Os modelos de IA precisam de enormes quantidades de dados para serem eficazes. Sabemos isso. Especificamente neste contexto, de informação proprietária do negócio, para que o modelo conheça o contexto. Como é que se equilibra isso com a prevenção de ameaças, porque sabemos que a partilha de demasiada informação pode ser, ela própria, um risco?

Estamos bem conscientes disso e é por isso que não treinamos LLM e não os ajustamos. Usamos modelos genéricos de formas inteligentes e temos algumas patentes em prompt engineering, para que eles tenham o contexto de que precisam. Vou dar um exemplo: perguntar-lhe quais foram as cinco últimas pessoas que foram bloqueadas na firewall. A forma ingénua de o fazer é dar todos os registos da última semana na prompt e pedir-lhe os cinco principais, por quantidade de vezes que foram bloqueados. Isso é ingénuo e levanta dois problemas. Um, não queremos partilhar os dados. Dois, o tamanho da prompt tem limites. Mesmo que continue a aumentar, continua a ser limitada. Em vez disso, o que fazemos é ensinar ao modelo como gerar uma query ao servidor de registos. Assim mantemos os dados nas mãos dos clientes e não os damos à OpenAI ou a qualquer outro LLM.

Check Point

Terminemos com mais exemplos de aplicações de IA que, na sua experiência, têm sido particularmente eficazes a aumentar as ciberdefesas nas organizações?
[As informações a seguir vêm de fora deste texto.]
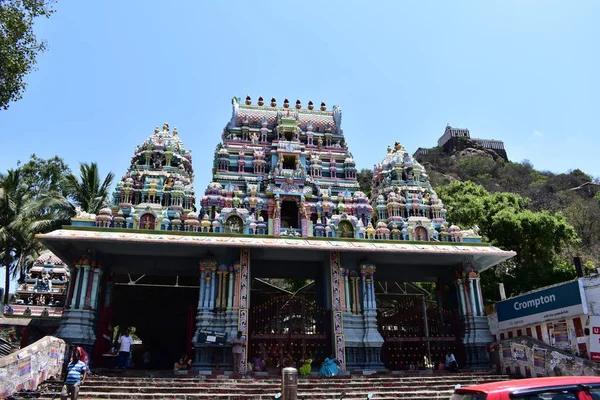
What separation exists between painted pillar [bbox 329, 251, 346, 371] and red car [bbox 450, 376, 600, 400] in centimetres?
977

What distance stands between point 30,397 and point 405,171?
16534 mm

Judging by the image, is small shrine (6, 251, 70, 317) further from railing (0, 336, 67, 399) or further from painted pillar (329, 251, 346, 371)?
painted pillar (329, 251, 346, 371)

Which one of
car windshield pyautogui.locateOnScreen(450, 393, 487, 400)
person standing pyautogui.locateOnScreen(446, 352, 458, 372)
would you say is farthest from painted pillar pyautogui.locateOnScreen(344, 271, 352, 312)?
car windshield pyautogui.locateOnScreen(450, 393, 487, 400)

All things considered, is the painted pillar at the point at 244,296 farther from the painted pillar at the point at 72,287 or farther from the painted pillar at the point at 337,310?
the painted pillar at the point at 72,287

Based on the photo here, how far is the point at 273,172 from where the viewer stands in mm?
20016

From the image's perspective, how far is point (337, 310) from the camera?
15727 mm

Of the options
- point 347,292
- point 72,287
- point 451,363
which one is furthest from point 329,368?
point 72,287

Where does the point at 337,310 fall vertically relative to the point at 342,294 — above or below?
below

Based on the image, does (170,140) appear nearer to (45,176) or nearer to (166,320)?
(166,320)

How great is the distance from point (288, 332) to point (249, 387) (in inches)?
141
Uma das coisas mais interessantes que estamos a explorar agora – está mesmo numa fase de investigação – é o uso de IA generativa para o que chamamos de Prevenção de Fugas de Dados (Data Leak Prevention, DLP). Normalmente, DLP tem a ver com garantir que não são enviados documentos que podem ter números de cartões de crédito ou informação sensível…
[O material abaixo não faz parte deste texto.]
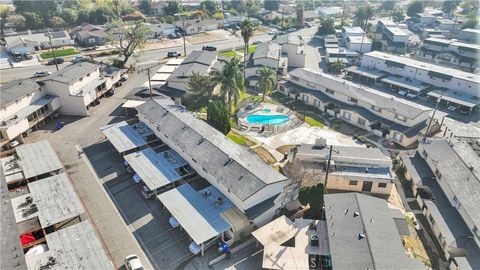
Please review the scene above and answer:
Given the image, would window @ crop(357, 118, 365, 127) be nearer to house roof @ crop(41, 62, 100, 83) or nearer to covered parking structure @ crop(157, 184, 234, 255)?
covered parking structure @ crop(157, 184, 234, 255)

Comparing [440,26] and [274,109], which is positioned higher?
[440,26]

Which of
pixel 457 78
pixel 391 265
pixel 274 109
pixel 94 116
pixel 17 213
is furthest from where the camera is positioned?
pixel 457 78

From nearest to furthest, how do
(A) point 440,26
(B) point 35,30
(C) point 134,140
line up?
1. (C) point 134,140
2. (B) point 35,30
3. (A) point 440,26

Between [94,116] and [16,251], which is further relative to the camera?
[94,116]

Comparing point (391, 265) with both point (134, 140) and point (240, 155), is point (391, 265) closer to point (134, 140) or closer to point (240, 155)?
point (240, 155)

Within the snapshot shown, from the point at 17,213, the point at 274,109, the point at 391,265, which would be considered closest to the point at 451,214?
the point at 391,265

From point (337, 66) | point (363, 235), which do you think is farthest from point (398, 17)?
point (363, 235)
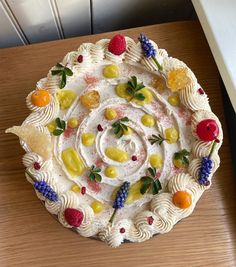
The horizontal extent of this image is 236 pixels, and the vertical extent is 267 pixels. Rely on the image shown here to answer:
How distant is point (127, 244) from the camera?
1.05m

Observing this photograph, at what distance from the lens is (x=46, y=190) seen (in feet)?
3.15

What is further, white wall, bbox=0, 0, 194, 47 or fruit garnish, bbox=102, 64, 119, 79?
white wall, bbox=0, 0, 194, 47

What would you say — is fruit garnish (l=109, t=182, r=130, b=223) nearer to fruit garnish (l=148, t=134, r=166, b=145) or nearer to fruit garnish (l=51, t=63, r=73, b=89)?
fruit garnish (l=148, t=134, r=166, b=145)

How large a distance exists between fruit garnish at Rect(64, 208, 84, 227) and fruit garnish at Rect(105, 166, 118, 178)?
106 millimetres

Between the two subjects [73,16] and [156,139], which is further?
[73,16]

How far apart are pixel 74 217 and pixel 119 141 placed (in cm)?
20

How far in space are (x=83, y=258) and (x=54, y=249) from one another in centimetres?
7

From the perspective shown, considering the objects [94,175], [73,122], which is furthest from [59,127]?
[94,175]

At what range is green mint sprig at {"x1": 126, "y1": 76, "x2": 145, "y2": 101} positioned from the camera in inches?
39.9

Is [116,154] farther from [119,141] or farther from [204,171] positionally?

…ou que ninguém fala com jornalistas…

[Risos]

Mas na verdade DLP pode ser: imagine que está a falar com um amigo no Teams, WhatsApp ou email, acerca de um projeto em que está envolvido, ou talvez nem perceba mas está a expor informação que é sensível (não um cartão de crédito, porque isso é fácil de detetar e bloquear). Como é que um CEO ou CIO é capaz de garantir que os seus trabalhadores não partilham informação? Por isso estamos a usar um LLM para entender as conversas, mas não apenas baseado em palavras-chave — é perceber se na conversa se está a expor informação sensível.

Isso não é uma violação da privacidade?

Não, se a informação se mantiver no perímetro e não for enviada para o ChatGPT, certo?
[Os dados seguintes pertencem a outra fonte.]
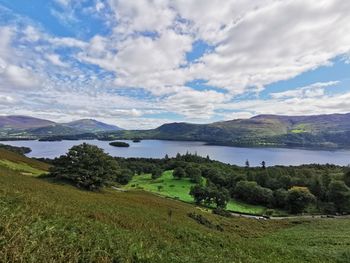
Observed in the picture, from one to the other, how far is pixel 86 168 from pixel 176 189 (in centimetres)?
Answer: 6598

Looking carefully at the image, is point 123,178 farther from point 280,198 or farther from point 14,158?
point 280,198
O que me está a contar é um case study em que, por exemplo, nós os dois — o Ofir na Check Point eu no meu jornal — começamos a trocar emails. O programa compreende…

os nossos emails já são verificados hoje em dia.

É um argumento, mas o que me está a contar é um sistema que é capaz de o sinalizar por falar comigo, ou por partilhar informação específica comigo, e bloqueia o seu email, por exemplo, antes de ele sair da empresa, antes de chegar à minha caixa de correio?

Sim, sim. Já faz isso.

Isso é preocupante.

Eu compreendo… já faz isso. Impede que eu envie um ficheiro malicioso para si e previne que envie um ficheiro malicioso para mim. Da mesma forma que impede que me impede de partilhar consigo código-fonte da empresa, certo? Ou se lhe disser “hey, tenho uma notícia, captámos um grande cliente”, isso é informação sensível do negócio, certo? É a mesma coisa. Mas compreendo o que está a dizer.

Como é que navegam este tipo de problemas éticos nessa investigação em específico? Estou curioso.

Por agora é só uma extensão do DLP, que já se sabe que inspeciona os dados… Eu penso que a questão será a forma como vai ser usado. Uma das primeiras coisas que vai fazer é classificar qualquer conversa e perceber se é pessoal ou negócio. Também é algo que podemos fazer com um LLM. Por isso, se a política disser que “se é pessoal, não continues”, então até pode ser melhor para o trabalhador, porque atualmente nós inspecionamos tudo.

O ECO viajou para Viena (Áustria) a convite da Check Point Software.